Operational analytics is a more specific term for a type of business analytics which focuses on improving existing operations. This type of business analytics, like others, involves the use of various data mining and data aggregation tools to get more transparent information for business planning. Operational analytics is the process of using data analysis and business intelligence to improve efficiency and streamline everyday operations in real time.
A subset of business analytics, operational analytics is supported by data mining, artificial intelligence, and machine learning. It requires a robust team of business and data analysts. And it also requires the right tools.
Businesses can pursue operational analytics in many different ways. Different software packages will offer various models for showing what happens within a business, in real-time or over a specific time frame. Many of these tools will provide visual models. For example, businesses may be looking each day at how many customers look at or buy a particular product in an e-commerce store. Operational analytics tools may graph or chart these customer events in a visual way to allow human decision-makers to see what’s really going on.
In general, operational analytics and other business analytics support the idea of enterprise resource planning, where software systems aggregate information across a complex enterprise in order to enhance communications between stakeholders, streamline or optimize business processes, and give leaders a better idea of how to chart a course for the future.

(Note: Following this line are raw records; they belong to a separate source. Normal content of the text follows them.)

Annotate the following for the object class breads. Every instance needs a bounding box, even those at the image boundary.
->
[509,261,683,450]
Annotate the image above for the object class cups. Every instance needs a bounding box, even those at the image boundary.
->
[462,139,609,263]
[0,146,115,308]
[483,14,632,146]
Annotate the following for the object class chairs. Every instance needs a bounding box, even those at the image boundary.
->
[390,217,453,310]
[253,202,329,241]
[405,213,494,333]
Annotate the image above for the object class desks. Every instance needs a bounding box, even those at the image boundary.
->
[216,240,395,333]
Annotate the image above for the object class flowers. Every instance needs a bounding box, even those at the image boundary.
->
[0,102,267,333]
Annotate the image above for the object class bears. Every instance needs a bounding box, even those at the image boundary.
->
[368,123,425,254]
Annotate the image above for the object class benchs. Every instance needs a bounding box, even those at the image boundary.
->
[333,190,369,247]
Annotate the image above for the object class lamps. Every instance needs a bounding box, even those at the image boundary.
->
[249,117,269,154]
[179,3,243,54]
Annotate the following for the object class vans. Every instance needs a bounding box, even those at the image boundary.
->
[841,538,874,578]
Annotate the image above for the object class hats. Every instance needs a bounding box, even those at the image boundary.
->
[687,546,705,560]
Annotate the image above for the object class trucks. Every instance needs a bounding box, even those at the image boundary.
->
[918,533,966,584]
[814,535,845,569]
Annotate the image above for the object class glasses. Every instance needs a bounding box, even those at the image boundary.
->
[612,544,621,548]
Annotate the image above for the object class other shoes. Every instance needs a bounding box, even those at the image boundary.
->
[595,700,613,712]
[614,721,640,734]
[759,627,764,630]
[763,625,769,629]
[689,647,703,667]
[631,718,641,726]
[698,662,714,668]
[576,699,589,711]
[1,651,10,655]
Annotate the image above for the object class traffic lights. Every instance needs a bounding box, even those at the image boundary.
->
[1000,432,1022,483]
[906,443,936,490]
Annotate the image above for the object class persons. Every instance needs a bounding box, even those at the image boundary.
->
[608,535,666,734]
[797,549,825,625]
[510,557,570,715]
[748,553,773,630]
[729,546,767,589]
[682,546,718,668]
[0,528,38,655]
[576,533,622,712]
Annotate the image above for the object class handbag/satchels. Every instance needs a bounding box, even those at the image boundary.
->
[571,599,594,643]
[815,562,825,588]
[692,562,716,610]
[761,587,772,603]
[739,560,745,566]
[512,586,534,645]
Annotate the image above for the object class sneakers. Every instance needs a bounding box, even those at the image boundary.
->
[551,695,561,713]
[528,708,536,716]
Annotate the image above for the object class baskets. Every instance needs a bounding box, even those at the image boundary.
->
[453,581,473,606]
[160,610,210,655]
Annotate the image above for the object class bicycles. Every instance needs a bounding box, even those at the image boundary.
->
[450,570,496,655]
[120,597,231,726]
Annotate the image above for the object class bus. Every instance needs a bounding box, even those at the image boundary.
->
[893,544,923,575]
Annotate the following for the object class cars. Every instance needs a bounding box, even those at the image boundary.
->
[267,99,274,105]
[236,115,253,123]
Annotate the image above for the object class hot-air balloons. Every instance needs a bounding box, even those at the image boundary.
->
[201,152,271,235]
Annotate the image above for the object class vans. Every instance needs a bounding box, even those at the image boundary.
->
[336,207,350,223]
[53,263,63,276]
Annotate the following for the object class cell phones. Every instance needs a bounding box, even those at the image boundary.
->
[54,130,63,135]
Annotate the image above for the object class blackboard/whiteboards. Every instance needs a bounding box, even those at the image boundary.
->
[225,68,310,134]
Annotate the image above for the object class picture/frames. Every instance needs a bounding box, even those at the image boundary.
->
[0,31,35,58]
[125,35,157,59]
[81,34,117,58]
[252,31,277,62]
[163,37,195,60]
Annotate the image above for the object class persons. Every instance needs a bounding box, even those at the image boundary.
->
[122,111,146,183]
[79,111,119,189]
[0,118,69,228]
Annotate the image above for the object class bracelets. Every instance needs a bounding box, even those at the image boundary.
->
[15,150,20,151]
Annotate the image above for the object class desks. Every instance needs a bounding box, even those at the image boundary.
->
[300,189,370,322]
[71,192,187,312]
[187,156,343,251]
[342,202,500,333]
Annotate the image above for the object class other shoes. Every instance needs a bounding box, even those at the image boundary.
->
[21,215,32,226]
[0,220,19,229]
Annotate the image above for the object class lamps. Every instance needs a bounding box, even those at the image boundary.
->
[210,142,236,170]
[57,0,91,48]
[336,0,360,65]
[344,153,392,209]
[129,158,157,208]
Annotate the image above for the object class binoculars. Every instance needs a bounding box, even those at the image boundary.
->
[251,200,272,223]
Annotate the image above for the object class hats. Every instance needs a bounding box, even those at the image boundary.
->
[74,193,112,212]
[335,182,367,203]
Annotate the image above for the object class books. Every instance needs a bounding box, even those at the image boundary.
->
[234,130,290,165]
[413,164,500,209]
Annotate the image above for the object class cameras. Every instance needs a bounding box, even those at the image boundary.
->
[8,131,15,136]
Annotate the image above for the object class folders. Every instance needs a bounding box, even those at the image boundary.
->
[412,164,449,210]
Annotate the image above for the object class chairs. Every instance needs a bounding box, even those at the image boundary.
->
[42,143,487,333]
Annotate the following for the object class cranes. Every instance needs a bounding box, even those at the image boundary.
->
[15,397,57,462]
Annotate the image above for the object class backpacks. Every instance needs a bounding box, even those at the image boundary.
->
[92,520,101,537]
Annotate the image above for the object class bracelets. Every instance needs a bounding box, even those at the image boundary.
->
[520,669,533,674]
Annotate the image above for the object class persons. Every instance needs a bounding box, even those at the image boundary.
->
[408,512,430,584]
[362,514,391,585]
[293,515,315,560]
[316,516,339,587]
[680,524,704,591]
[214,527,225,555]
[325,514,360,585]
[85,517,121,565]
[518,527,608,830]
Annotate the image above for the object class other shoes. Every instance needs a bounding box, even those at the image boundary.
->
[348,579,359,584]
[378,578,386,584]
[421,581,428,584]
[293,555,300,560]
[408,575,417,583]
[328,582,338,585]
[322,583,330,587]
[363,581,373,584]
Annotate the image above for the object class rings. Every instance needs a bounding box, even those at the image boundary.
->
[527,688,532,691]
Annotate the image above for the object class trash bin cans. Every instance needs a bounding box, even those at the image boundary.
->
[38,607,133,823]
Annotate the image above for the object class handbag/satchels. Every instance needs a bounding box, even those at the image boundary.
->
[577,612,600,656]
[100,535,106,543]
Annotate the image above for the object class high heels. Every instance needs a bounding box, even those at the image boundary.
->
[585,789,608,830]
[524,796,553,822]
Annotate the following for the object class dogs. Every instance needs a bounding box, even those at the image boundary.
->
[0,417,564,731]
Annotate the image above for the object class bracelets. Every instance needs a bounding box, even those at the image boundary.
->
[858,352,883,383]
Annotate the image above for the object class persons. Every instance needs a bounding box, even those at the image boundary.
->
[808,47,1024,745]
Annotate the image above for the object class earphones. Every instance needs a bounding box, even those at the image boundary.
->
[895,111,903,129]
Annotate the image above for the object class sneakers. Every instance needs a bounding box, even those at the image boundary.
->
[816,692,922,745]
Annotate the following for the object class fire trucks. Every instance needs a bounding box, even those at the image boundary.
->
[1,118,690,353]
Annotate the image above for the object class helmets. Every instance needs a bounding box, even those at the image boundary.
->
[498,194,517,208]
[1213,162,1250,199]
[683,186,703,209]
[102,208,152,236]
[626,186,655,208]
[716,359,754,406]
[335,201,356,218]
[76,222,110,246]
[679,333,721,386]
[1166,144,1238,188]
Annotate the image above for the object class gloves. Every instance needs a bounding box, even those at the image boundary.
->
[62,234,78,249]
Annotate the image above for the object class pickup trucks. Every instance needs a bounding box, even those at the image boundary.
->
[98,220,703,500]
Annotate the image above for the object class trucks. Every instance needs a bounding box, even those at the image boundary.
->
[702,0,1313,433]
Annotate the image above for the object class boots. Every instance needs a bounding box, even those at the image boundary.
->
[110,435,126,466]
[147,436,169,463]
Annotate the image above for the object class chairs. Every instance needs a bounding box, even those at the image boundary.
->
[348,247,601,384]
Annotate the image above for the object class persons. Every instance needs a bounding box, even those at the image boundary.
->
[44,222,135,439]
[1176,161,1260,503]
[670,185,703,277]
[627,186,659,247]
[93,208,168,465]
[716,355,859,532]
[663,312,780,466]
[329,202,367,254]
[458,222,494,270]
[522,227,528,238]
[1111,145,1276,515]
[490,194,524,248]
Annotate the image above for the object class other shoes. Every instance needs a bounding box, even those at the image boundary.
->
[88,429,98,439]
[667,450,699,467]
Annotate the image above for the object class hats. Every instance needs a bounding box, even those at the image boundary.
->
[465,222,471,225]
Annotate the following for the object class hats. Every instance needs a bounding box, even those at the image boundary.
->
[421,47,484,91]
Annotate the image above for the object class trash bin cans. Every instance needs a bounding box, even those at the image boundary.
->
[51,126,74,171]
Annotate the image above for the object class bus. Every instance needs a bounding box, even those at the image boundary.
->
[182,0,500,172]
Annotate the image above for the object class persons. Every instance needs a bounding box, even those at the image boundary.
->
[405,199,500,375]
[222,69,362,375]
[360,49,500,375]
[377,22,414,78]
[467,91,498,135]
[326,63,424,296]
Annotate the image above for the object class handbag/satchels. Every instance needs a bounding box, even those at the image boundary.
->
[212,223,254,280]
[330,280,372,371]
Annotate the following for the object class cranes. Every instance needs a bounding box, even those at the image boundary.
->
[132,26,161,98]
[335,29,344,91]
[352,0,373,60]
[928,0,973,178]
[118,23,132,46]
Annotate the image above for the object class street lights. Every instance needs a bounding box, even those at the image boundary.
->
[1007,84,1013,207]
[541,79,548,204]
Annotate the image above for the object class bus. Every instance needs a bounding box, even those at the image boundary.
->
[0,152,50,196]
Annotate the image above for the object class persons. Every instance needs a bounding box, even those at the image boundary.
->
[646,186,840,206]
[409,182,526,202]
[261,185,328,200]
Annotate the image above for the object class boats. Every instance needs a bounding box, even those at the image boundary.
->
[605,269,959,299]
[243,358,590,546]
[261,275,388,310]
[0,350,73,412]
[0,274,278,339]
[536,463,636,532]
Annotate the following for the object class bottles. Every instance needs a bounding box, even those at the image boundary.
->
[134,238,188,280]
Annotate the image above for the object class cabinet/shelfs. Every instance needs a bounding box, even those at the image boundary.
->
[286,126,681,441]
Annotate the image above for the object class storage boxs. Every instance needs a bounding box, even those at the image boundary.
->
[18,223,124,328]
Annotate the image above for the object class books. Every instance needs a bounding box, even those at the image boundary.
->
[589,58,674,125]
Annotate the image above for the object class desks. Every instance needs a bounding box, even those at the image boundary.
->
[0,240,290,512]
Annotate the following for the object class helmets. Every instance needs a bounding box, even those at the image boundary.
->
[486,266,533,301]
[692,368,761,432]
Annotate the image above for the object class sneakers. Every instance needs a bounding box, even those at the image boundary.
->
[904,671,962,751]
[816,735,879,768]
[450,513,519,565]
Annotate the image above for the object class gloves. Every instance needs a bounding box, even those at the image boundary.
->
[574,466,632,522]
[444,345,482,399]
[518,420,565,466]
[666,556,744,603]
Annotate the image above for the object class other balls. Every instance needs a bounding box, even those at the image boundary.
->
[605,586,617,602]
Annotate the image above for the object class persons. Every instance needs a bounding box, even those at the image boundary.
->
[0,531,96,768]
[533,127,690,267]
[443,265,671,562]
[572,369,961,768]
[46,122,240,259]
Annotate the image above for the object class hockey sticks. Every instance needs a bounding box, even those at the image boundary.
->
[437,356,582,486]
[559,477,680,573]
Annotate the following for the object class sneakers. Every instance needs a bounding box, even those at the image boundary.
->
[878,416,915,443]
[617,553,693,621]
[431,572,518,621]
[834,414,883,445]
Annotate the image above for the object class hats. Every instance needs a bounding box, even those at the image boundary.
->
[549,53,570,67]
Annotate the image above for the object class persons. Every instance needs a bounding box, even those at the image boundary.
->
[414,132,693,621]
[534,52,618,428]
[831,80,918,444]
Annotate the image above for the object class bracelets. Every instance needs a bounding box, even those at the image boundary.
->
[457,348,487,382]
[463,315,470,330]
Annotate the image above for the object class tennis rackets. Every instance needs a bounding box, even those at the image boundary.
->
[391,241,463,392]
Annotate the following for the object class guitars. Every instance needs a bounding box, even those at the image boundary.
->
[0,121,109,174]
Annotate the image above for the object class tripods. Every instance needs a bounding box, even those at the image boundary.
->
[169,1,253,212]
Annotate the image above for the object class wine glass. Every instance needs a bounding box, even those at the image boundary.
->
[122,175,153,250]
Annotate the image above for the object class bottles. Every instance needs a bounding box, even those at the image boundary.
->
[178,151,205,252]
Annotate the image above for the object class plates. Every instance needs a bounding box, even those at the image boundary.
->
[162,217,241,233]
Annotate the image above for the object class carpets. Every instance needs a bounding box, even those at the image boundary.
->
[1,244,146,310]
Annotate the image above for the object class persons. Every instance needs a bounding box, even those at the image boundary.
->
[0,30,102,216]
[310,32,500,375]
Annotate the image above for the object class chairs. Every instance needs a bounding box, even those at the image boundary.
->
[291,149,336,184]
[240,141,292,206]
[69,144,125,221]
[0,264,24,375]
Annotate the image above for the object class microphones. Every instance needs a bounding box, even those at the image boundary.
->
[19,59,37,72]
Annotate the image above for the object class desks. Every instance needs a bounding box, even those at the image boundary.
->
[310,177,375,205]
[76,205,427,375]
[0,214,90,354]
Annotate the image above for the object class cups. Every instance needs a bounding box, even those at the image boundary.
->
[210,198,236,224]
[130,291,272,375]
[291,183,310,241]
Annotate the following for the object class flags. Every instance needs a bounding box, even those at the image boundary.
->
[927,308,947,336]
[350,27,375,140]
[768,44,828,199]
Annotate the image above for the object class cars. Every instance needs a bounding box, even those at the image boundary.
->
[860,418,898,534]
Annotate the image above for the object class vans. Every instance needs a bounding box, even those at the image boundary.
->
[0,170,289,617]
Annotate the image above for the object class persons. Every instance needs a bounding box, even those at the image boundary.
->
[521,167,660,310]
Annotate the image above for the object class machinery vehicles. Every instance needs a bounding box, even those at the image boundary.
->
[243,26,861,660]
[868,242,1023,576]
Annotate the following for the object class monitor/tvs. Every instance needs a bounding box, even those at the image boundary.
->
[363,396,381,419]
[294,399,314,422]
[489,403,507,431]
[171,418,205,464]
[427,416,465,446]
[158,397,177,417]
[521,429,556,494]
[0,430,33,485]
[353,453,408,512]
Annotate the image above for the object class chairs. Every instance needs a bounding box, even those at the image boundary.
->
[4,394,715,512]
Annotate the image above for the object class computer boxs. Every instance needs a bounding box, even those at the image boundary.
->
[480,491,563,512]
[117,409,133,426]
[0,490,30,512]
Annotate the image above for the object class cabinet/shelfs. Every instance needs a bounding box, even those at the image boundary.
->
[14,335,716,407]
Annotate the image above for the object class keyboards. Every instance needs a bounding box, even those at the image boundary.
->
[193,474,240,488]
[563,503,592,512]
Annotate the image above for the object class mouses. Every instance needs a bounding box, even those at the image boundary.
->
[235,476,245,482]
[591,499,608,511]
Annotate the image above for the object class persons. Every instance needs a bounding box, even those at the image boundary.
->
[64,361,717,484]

Again, with operational analytics, experts in the field will have specific guidance on how to perform quicker or more targeted analysis and use of the valuable information that’s provided by operational analytics software.
Benefits:
Increased Productivity
Thanks to operational analytics, businesses can see the inefficiencies that exist in their workflows. Accordingly, they can then change their processes to streamline operations.
For example, a company might run analytics and realize that the process for approving a purchase order is too cumbersome. In this case, it requires too many signatures from too many people who are moving around constantly.
Enhanced Customer Experiences
Businesses that react to situations in real time are able to provide better customer experiences. It’s that simple.
For example, imagine an e-commerce company runs operational analytics. After that, they find that a significant percentage of its users are adding items to their carts but not completing transactions. Armed with that information, they then investigate the issue. It quickly becomes apparent that their website is buggy and checking out is a nuisance.
Faster Decision-Making
Quite simply, businesses that can analyze and react to customer data in real time are able to make much faster decisions.
Traditionally, businesses would make adjustments to their operations based on a quarterly or annual data review. In this reactive manner, they might miss out on serious revenue or glaring issues. They’d only become aware after the fact.
On the other hand, companies that embrace an operational analytics platform can make adjustments to processes and workflows in real time. Or at least close to it. As such, they are in a better position to increase profitability and reduce waste. They can also detect problems and inefficiencies quickly and respond to them rapidly.
Traditional Analytics vs. Operational Analytics
Traditional analytics uses data to understand business operations, while operational analytics uses data to drive business operations. This difference may seem subtle at first glance, but it cuts deep into the role data plays within your company.
I’m defining traditional analytics here as the data presented via business intelligence (BI) dashboards and static reports created at a regular cadence (weekly/monthly/quarterly). Broadly speaking, the job of traditional analytics is to use data to provide an understanding of what’s going on in your business to inform strategic decisions over time.
The types of questions traditional analytics answers are along the lines of “Is this product line generating revenue?”
Operational analytics is a flow of data from your data warehouse into other tools, like Zendesk, Hubspot or Intercom. The job of operational analytics is to inform specific activities inside your company, whether that’s sales, marketing, support, or customer success.
The types of questions operational analytics answers are something like “Which support ticket should I tackle first?”
The difference is in what you use the data to achieve. Traditional analytics looks at data over time to inform long-term strategy; operational analytics looks at data in the moment to inform strategic action.